▸ **Source information**:
^^^^^^^^

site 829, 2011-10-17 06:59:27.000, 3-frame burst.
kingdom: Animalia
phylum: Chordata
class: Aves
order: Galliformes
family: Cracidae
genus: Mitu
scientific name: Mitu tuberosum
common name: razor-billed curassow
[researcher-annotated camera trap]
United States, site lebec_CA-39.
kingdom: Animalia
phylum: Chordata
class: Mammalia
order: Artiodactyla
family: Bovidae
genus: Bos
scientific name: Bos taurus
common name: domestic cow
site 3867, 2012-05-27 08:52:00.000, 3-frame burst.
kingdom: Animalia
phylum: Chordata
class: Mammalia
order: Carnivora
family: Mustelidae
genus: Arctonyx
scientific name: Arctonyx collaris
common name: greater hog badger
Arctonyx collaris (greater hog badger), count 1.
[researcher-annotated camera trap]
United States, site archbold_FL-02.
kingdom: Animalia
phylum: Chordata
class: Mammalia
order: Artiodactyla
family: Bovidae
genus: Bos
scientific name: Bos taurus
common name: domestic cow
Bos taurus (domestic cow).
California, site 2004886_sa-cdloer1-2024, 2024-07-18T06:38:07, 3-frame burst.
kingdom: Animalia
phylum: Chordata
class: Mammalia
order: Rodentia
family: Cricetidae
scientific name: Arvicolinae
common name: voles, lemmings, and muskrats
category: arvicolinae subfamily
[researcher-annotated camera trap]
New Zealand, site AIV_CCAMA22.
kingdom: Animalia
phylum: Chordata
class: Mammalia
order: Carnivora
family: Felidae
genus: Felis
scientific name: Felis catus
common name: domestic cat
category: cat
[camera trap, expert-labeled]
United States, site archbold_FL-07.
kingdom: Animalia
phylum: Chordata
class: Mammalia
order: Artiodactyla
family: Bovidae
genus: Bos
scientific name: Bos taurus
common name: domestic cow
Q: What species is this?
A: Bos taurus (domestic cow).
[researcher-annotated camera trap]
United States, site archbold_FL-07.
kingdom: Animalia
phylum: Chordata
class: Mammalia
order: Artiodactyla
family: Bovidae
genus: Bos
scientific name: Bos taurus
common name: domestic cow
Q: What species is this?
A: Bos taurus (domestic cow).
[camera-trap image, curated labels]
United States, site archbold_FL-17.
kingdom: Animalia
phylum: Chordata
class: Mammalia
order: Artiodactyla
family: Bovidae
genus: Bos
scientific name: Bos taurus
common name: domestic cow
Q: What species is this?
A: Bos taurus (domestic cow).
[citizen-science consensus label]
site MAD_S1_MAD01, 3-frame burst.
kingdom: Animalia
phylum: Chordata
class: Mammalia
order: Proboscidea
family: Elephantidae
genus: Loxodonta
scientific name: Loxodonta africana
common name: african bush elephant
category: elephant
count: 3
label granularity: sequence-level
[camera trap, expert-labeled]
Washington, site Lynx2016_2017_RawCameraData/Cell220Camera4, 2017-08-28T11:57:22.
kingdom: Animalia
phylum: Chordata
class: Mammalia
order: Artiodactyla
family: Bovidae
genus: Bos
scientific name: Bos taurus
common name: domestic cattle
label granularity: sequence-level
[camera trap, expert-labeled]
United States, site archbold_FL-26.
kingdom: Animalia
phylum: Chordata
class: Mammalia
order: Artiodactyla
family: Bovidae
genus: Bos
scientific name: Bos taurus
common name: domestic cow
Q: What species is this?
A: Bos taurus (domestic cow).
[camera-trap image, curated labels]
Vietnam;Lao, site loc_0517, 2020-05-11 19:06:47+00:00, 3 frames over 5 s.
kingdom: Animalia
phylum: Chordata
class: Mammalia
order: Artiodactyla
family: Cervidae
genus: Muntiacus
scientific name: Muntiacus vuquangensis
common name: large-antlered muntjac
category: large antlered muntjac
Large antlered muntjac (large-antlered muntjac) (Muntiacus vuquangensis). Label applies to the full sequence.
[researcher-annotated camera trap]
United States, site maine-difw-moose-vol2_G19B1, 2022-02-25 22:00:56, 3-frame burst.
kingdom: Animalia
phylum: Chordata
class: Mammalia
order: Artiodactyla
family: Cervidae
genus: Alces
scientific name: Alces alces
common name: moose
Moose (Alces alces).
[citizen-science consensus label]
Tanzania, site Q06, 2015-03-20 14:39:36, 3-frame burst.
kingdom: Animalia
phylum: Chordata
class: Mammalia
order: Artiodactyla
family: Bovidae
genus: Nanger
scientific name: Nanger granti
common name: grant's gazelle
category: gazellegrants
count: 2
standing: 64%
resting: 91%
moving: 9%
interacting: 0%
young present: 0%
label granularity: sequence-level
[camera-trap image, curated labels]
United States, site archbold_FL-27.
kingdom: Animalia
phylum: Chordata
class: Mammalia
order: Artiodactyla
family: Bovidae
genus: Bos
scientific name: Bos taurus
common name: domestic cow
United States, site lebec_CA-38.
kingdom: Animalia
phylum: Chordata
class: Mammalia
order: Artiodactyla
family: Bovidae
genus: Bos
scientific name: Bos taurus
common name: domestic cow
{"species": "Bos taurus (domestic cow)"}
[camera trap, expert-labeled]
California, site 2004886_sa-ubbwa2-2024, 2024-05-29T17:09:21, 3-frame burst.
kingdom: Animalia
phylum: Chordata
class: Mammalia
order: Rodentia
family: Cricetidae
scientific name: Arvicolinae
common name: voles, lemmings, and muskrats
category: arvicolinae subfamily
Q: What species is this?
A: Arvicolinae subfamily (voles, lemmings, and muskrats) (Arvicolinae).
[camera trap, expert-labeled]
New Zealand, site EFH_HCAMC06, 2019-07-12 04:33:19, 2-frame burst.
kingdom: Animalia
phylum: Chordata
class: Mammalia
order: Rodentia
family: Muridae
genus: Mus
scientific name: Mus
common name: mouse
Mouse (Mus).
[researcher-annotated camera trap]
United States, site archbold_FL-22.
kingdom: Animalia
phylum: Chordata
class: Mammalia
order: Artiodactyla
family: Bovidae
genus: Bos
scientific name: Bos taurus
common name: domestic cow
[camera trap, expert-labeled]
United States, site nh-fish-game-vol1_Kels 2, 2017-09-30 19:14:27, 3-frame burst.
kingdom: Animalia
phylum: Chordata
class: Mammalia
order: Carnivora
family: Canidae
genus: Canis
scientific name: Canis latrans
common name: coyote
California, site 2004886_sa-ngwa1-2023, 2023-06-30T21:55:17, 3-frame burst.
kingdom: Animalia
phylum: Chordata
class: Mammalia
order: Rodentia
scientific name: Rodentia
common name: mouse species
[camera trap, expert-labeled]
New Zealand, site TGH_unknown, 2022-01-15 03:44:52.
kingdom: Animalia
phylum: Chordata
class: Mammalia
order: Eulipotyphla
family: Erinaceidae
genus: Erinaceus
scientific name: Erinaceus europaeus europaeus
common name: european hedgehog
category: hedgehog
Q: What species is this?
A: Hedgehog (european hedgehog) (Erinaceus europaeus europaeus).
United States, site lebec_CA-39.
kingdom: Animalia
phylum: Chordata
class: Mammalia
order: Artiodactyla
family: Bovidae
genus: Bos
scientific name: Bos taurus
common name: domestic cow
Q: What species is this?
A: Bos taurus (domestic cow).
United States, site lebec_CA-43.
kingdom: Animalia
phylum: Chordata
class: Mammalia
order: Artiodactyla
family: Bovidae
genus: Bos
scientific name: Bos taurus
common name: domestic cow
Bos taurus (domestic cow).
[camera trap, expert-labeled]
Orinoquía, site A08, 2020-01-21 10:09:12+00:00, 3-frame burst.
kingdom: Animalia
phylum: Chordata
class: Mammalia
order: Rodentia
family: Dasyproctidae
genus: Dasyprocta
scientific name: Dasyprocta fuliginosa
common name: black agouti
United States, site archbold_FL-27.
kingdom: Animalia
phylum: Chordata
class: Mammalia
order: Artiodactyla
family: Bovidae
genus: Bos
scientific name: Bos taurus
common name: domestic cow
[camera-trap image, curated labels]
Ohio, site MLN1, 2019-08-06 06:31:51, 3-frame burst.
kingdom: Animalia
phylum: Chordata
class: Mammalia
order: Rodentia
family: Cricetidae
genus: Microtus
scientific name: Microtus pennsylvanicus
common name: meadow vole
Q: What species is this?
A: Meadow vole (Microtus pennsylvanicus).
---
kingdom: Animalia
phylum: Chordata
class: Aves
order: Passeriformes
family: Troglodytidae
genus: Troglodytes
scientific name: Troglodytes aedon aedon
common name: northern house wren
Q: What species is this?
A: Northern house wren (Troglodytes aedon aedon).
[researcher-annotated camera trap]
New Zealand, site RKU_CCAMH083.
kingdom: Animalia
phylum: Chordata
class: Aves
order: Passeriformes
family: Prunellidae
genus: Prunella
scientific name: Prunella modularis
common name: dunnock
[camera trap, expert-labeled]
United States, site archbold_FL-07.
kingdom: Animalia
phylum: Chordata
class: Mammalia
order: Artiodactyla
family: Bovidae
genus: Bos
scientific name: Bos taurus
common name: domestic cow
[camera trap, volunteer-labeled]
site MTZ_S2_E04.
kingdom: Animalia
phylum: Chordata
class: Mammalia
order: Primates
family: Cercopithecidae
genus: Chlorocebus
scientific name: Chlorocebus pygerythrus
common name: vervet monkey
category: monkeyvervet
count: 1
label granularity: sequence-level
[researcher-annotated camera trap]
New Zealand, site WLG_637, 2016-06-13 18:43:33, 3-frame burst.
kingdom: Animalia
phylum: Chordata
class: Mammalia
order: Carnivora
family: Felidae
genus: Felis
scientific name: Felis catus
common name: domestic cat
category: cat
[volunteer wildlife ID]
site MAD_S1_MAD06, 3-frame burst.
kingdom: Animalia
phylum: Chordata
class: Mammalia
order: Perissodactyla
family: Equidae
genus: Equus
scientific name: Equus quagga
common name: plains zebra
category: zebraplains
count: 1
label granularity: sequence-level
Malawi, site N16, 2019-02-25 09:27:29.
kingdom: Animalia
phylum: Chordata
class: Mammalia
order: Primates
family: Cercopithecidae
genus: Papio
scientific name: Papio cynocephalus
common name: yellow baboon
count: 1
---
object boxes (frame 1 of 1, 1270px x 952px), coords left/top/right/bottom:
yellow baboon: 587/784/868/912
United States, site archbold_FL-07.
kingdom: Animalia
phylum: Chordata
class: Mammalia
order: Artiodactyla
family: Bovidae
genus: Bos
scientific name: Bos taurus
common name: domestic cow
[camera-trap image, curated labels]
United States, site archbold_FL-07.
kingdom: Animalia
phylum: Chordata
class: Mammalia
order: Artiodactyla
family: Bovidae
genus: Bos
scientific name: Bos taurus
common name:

^^^^^^^^

▸ **Your objective**: Look for the word "California" throughout the material above and copy every line that has it.

▸ **Solution for this exercise**:
California, site 2004886_sa-cdloer1-2024, 2024-07-18T06:38:07, 3-frame burst.
California, site 2004886_sa-ubbwa2-2024, 2024-05-29T17:09:21, 3-frame burst.
California, site 2004886_sa-ngwa1-2023, 2023-06-30T21:55:17, 3-frame burst.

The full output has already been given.